Volume 640: debated on Thursday 3 May 2018

12. What discussions he has had with the Secretary of State for Environment, Food and Rural Affairs on negotiations on farming policy for when the UK leaves the EU. (905130)

We continue to work closely with Ministers and officials from all Departments, including DEFRA, to further our preparations for our exit from and new partnership with the EU. The Secretary of State continues to have regular conversations with his Cabinet colleagues on all aspects of exiting the EU, including agriculture. All Ministers are clear that leaving the EU means leaving the common agricultural policy and making our own decisions for our own farmers’ benefit, for the first time in around half a century.

I am grateful to the Minister for that answer. I regularly meet farmers in Corby and east Northamptonshire who are excited about the opportunities ahead to redefine and reshape our agricultural policy. Can the Minister confirm that they will be directly involved in that process?

Yes, I can. If we are to redesign our country’s agricultural policy, it is of course right that we seek input from our farmers. Our consultation paper, which can be found on the Government’s website, seeks views on plans for a more dynamic and self-reliant agriculture industry, as we continue to compete on the world stage, supplying products of the highest standards to the domestic market and increasing exports. I strongly encourage not only farmers but everyone who cares about the food that we eat to contribute before the consultation closes next Tuesday.

The food and farming industry is already facing challenges in recruiting the skills and labour needed to keep that sector going. What will the Government do to ensure that those skills are there and that the labour force is there through and beyond Brexit?

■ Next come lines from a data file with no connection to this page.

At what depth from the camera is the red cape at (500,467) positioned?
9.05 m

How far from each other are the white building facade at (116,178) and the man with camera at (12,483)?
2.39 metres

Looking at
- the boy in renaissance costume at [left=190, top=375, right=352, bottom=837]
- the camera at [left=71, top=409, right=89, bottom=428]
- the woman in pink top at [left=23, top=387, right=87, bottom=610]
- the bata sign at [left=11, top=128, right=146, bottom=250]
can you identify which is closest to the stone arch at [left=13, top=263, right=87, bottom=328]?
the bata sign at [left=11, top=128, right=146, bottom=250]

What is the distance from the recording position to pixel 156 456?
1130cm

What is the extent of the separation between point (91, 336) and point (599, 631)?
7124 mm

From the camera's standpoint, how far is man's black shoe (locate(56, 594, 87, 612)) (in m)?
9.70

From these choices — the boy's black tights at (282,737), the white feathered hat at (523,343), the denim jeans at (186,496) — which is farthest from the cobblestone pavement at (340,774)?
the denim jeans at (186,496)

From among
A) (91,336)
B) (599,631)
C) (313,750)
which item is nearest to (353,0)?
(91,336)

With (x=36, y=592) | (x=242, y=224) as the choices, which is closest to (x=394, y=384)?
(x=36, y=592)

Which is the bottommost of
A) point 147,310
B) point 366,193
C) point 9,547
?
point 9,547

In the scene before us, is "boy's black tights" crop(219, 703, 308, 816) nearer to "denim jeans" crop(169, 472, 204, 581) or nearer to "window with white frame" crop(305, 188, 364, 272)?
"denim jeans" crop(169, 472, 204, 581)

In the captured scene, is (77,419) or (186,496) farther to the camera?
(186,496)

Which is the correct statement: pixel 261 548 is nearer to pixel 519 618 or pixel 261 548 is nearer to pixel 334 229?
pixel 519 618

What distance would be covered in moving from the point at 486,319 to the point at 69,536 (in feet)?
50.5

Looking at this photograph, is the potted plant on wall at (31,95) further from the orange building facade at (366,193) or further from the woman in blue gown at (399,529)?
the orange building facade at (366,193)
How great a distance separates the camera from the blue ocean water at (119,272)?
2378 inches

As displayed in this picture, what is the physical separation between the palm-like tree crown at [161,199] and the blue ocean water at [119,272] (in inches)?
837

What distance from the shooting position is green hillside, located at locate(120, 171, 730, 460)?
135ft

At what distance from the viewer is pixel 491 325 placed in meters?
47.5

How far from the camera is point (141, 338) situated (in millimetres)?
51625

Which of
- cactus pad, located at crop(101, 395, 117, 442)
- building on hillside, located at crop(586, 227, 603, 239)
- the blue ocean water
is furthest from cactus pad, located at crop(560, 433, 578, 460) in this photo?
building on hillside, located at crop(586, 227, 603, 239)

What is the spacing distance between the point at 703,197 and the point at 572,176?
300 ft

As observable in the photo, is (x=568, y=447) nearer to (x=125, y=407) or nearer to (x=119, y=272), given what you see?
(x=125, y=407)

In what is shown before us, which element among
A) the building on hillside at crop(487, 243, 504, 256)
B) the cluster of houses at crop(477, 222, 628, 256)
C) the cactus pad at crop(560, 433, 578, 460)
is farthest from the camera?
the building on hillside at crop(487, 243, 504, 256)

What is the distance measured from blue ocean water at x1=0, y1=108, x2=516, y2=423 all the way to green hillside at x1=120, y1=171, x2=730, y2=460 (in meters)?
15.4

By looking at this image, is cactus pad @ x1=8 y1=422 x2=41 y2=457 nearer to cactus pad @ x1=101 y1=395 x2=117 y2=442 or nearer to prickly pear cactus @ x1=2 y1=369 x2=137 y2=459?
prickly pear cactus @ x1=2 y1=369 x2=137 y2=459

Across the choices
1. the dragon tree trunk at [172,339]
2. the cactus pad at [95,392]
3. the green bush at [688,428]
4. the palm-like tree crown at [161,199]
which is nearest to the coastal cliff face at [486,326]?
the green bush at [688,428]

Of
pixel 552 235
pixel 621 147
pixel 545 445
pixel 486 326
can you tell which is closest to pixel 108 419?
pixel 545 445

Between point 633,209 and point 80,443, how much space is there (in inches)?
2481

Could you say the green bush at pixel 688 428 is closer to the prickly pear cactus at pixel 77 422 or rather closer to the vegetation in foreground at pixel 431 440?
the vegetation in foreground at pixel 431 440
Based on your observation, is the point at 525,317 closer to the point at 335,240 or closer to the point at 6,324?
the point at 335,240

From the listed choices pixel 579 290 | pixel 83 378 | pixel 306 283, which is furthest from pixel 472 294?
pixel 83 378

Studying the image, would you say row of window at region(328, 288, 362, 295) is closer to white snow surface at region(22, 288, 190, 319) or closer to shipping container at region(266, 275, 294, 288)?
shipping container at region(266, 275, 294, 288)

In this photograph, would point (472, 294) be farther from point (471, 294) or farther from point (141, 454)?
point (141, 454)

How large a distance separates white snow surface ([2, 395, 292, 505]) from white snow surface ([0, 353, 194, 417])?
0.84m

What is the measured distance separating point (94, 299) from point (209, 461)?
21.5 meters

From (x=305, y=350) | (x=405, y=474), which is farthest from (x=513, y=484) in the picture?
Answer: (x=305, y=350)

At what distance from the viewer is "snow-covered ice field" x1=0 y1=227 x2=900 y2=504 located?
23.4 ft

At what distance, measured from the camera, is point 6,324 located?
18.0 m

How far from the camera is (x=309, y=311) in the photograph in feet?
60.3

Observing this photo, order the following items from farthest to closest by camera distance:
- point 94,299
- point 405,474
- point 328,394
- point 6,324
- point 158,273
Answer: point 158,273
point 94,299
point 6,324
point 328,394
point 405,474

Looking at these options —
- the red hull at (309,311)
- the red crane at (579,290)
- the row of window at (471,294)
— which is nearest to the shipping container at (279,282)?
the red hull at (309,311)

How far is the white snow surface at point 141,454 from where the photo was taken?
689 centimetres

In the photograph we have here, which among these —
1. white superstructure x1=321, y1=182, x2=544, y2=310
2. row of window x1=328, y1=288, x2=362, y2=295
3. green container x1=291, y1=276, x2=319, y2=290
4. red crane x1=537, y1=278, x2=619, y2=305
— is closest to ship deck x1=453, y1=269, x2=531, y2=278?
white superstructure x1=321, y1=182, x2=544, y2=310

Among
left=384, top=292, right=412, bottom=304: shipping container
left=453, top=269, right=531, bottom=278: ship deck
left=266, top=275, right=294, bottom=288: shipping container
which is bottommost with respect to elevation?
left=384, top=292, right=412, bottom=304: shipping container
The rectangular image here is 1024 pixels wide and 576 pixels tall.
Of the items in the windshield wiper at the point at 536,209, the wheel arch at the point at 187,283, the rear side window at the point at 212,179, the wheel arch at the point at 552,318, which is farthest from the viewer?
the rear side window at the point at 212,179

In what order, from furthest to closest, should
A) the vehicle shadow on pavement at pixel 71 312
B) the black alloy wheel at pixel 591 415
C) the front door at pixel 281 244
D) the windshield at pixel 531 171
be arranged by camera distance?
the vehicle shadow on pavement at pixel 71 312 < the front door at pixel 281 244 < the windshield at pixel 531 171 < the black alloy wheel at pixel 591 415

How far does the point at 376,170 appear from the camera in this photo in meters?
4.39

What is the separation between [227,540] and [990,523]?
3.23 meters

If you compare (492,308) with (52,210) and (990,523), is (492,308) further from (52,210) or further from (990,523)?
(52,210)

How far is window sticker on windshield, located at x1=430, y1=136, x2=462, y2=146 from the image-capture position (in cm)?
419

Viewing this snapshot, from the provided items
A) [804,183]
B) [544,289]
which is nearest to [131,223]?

We are taking back control of our borders, but we should always welcome people who come here to contribute to our economy. We have asked the independent Migration Advisory Committee to look carefully at how we can reach this goal. Its report is due in September and it would be wrong to pre-empt it.

When will we see a seasonal agricultural workers scheme for UK farmers to ensure that our crops do not rot in the ground?

At the moment, farmers have access to European economic area migrants. I look forward to the Migration Advisory Committee’s report. The Home Office is of course perfectly capable of instituting a seasonal workers scheme, should one be necessary, in due course.